Guess it’s about time to post some update to my photovoltaic roof thingy. The generator is now running for 6 months, without any downtime, and produced ~700 kWh during that period. Right now, that’s about 10 percent below the estimated yield (based on a simulation, which in turn is based on the mean from 20 years of local weather recordings), and has saved the athmosphere around 88 kg of CO2 exhaust (well, not really. First of all, the generator has to earn the energy it has used up for producing and mounting it. This might take some years).

Currently, with the May providing a cloudless sky one day after the other, we’re reaping 20 to 25 kWh per day (could be even more, if it wasn’t so damn hot for the season – thermal effects in the panels now cancel even more of the electrons).

All in all: feels really good.

Operational, and in the sun

Following my habit to write something about source code analysis every
few weeks, here comes the next installment under that topic:

Initially set off by KaiB’s
pain with OOo’s build slowness, I remembered some rules from John
Lakos’ ‘Large-Scale
C++ Software Design’
tome – and to first off assess the state of
affairs regarding include dependencies, found this:

  • DEPS, a tool to extract dependencies (e.g. includes) from source code
  • cinclude2dot, a tool plotting a project’s include dependencies as a GraphViz dot graph

Somewhat related (because they also facilitate getting an overview
over large code bases) are

  • Bloof, an infrastructure for processing of version control data, and
  • StatCVS, which extracts statistical HTML reports from a CVS repository.
  • (thanks Pavel for
    pointing me to it).

Thanks to Radek’s tireless work, CWS cairocanvas is now finally integrated (into the 2.0.3 code line). Took about eight months to get there, and now provides a nicely anti-aliased slideshow experience, with even the alpha effects running at a decent speed.

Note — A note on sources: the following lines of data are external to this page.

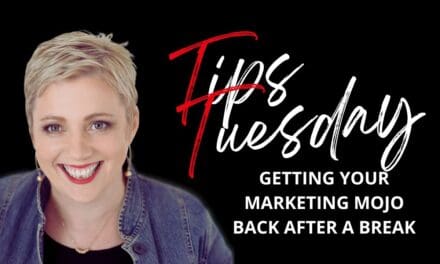 Getting Your Marketing Mojo Back after a Break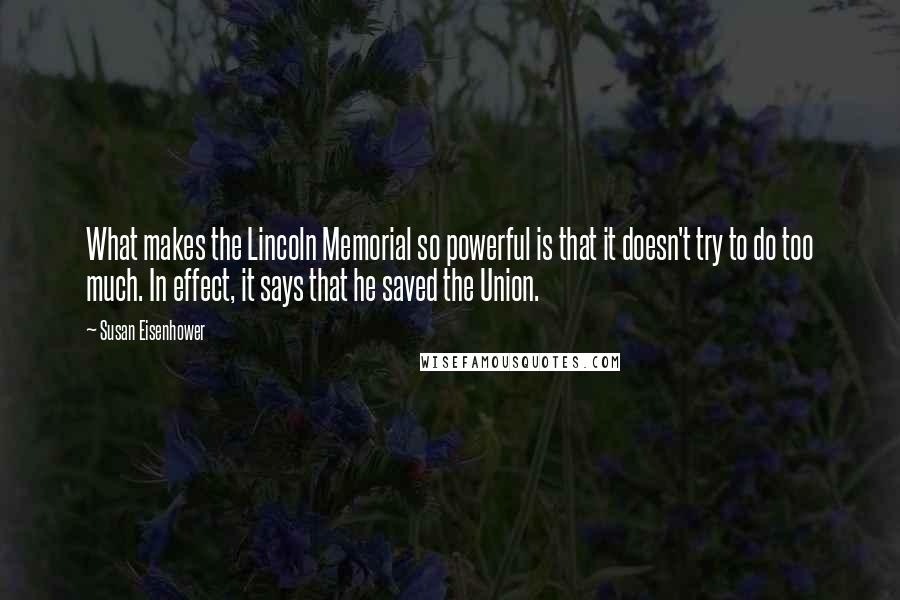 Susan Eisenhower Quotes: What makes the Lincoln Memorial so powerful is that it doesn't try to do too much. In effect, it says that he saved the Union.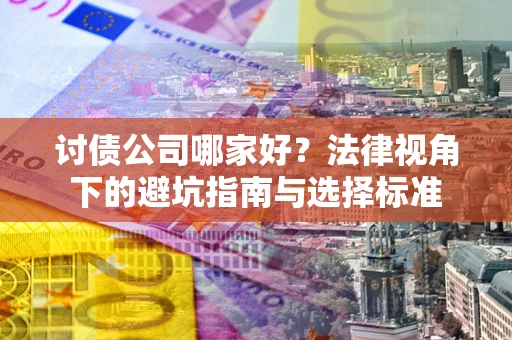 武汉讨债公司哪家好？法律视角下的避坑指南与选择标准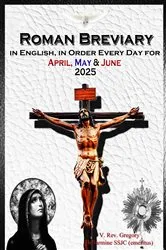 Book cover of The Roman Breviary in English, in Order, Every Day for April, May, June 2025 by V. Rev. Gregory Bellarmine SSJC+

The downside: you need a fairly recent X server and cairo 1.0.x on your system.

After having played
a bit with cpd, I
went searching for more elaborate source code analysis tools. And there are some, even in the FLOSS realm:

  • pygccxml, a gcc plugin to generate XMLized
    output from the AST (plus a python framework to actually work with this representation).
  • gccxml, quite similar to pygccxml, focused on extracting declarations
    only.
  • synopsis, a standalone parser plus analysis framework – a bit lacking
    for c++, which is inherently hard to parse.
  • opencxx, same as above (actually a predecessor/inspiration for synopsis)
  • rtlcheck, a gcc plugin that extracts code on the RTL (register-transfer level).
    Currently, seems to be used only for c, extending that to c++ should be both easy & rewarding (as rtlcheck appears to be the
    most elaborate project of all listed).
  • Also quite interesting, though with different scope (being a runtime-analysis tool) is the
    Design Recovery Tool, roughly characterizable as a means to get from UI
    actions to the code involved processing them.

I do like the gcc patching/plugin approach the most, knowing how complex it is to get c++ parsing even half-way right. And as OpenOffice.org is such a beast, code-size wise, getting all the help we could from automatic tools appears wise to me.

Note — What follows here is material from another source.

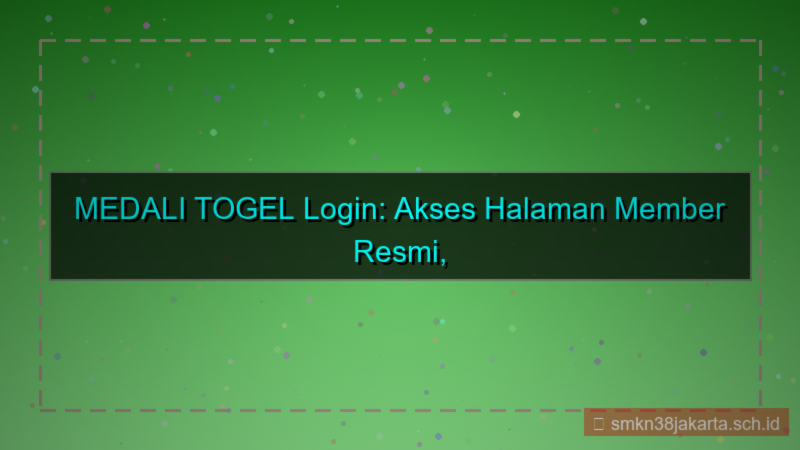 MEDALI TOGEL halaman login member resmi
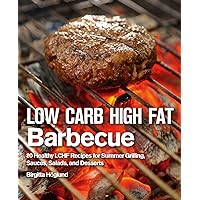 Low Carb High Fat Barbecue: 80 Healthy LCHF Recipes for Summer Grilling, Sauces, Salads, and Desserts Low Carb High Fat Barbecue: 80 Healthy LCHF Recipes for Summer Grilling, Sauces, Salads, and Desserts Hardcover Kindle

Quite coincidentally, after having rambled about everybody rolling their own copy-on-write implementations, I’ve found severe issues with some of the COW implementations in VCL. Most notably, they employ 16 bit refcounts – which is a bad idea indeed, when used for objects that occur ten thousands of times, e.g. in metafiles. brrr.

Thus, this needs some larger fixups, work for that is going to happen in CWS cowfixes01.

Since nobody complained, checked in cow_wrapper.hxx in a new module, under the tools project (which seemed to me the right place for a tools package): o3tl/inc/o3tl/cow_wrapper.hxx contains the stuff, the remainder of the module is currently a mere unit test for said template.

The scope for o3tl is admittedly kind of ambitious, as it should contain “…very
basic (template) functionality, comparable to what’s provided by boost
or stl, but specific to OOo (what comes to mind are e.g. stl adapters
for our own datatypes and UNO, and stuff that could in principle be
upstreamed to boost, but isn’t as of now).”